> **Texte d'étude**:
━━━━

Le Monde et vice versa

James MORROW
AU DIABLE VAUVERT
400pp - 24,00 €

Critique parue en octobre 2025 dans Bifrost n° 120

Dans ce roman, inédit en langue en anglaise (tout comme le précédent, Lazare attend, pourtant publié en France il y a 4 ans…), James Morrow s’attaque à un problème très actuel. Eamon Keen rédige des discours pour des hommes politiques dont il ne partage en rien la vision sociétale ; il tente de retrouver la flamme en écrivant un roman de fantasy, mais c’est un nouvel échec. C’est alors qu’il fait une rencontre étonnante, celle d’un homme qui vient du centre de la Terre. Ce dernier est en mission : son monde, baptisé Quondonia, va mal, menacé par une crise climatique car la Manticore (le noyau de la Terre), qui réchauffait Quondonia et permettait à ses habitants de prospérer, ne fonctionne plus. Aussi, le premier ministre souterrain a-t-il une idée lumineuse : faire un échange standard Manticore / Lune, ce qu’il estime être un troc gagnant-gagnant puisque notre monde, lui, est en plein réchauffement climatique ! C’est parti pour une aventure rocambolesque au centre de la Terre, dans laquelle le futur immédiat de Keen est systématiquement et très exactement prédit par un biscuit de fortune plutôt bavard qu’on croirait issu de l’imagination de Douglas Adams, où l’on croise des politiciens véreux, des rebelles idéalistes, y compris une sosie de Greta Thunberg baptisée Frida Jensen, mais aussi des monstres qui détruisent tout sur leur passage, incarnations souterraines des multinationales terrestres, notamment pétrolières, pour lesquelles les aspects environnementaux ne sont guère au cœur des préoccupations… Des aventures picaresques menées tambour battant, avec nombre de scènes drolatiques, des échanges parfois jouissifs qui cèdent toutefois le pas à des considérations plus alarmistes quand l’urgence de la situation est rappelée au lecteur. Bref, on ne s’ennuie pas une seconde. Mais la satire que nous propose Morrow force souvent le trait, parfois un peu trop (les fameux monstres évoqués ci-dessus), partant dans tous les sens tel un spectacle pyrotechnique pas totalement maîtrisé, ce qui donne régulièrement une impression de fouillis et amoindrit grandement la force de ce livre, pas le meilleur de son auteur, mais qui reste néanmoins agréable à lire.

━━━━

> **Entrées de données recueillies**:
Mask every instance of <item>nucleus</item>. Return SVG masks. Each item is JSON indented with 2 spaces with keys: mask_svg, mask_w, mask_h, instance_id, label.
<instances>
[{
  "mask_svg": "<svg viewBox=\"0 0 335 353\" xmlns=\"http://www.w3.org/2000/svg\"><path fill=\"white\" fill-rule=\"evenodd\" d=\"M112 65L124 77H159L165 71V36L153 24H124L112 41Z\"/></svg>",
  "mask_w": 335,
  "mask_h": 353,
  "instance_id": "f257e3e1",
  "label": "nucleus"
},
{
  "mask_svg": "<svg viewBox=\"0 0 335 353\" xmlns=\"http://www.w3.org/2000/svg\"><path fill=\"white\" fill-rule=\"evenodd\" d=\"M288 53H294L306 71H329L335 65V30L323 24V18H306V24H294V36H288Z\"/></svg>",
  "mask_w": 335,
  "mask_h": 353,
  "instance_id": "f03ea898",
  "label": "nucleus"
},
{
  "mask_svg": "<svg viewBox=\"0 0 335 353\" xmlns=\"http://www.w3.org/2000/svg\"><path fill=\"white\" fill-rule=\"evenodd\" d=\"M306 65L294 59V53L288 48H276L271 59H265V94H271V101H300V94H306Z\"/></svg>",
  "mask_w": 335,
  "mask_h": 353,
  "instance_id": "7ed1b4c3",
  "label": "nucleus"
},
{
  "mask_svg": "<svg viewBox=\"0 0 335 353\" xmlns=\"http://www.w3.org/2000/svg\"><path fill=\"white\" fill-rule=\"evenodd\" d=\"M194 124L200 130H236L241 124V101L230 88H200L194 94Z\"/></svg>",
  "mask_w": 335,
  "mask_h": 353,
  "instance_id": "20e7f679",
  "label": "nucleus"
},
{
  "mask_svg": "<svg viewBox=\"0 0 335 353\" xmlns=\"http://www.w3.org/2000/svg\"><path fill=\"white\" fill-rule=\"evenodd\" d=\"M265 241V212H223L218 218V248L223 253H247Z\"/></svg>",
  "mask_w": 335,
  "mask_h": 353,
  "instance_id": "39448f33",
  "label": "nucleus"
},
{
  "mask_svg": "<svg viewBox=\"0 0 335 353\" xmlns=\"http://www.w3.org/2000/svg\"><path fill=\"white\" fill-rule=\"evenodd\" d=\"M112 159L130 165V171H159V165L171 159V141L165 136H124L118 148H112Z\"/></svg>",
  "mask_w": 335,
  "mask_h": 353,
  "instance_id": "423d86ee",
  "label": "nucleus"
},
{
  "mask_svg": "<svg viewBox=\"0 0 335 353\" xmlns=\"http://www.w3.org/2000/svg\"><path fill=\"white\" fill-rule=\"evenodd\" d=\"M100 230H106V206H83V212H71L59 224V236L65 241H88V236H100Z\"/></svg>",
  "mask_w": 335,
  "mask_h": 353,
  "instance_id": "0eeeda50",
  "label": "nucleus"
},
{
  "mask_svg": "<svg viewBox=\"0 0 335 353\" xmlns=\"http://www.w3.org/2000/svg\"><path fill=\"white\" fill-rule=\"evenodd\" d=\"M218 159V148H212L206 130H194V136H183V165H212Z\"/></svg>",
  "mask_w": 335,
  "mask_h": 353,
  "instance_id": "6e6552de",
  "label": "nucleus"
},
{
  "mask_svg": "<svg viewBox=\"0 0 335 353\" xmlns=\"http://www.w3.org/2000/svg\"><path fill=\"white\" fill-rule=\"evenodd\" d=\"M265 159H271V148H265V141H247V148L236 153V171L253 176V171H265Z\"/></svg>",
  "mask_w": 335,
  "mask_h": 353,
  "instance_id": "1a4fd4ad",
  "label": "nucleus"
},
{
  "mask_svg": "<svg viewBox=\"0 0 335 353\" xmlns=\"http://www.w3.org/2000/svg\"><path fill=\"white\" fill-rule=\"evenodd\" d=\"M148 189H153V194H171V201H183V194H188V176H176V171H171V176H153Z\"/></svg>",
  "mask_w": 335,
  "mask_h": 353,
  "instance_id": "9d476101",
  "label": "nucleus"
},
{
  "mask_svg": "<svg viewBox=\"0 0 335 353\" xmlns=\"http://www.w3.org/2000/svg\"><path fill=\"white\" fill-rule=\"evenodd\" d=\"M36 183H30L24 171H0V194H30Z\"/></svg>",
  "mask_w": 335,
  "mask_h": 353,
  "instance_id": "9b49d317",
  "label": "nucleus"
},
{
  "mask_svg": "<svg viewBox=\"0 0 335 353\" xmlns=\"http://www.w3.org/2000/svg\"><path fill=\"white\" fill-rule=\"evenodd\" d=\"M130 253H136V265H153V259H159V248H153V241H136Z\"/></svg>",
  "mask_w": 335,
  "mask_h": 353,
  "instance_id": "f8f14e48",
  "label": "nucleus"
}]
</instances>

━━━━

> **Consigne de travail**:
Répondez à ces questions sur la critique.
1. Dans quel numéro de Bifrost la critique est-elle parue ?
2. Comment s'appelle le monde situé au centre de la Terre ?
3. Qu'est-ce que le premier ministre souterrain veut échanger contre la Lune ?

> **Réponse au problème**:
1. Dans le n° 120.
2. Il s'appelle Quondonia.
3. Il veut échanger la Manticore, le noyau de la Terre.